-- INPUT start --

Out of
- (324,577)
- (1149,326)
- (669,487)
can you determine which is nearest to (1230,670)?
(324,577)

-- INPUT end --
-- INPUT start --

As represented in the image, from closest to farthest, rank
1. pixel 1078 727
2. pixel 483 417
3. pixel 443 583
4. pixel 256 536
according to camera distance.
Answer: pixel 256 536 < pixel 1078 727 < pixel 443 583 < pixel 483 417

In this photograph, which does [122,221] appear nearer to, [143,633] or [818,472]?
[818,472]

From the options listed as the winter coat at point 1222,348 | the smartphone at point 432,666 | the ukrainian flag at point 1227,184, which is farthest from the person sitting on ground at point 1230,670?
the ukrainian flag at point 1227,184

-- INPUT end --

**STATED TASK:**
Find each line in the records above that contains the word "farthest", matching its case exactly, and copy those lines.

**ANSWER:**
As represented in the image, from closest to farthest, rank
From the options listed as the winter coat at point 1222,348 | the smartphone at point 432,666 | the ukrainian flag at point 1227,184, which is farthest from the person sitting on ground at point 1230,670?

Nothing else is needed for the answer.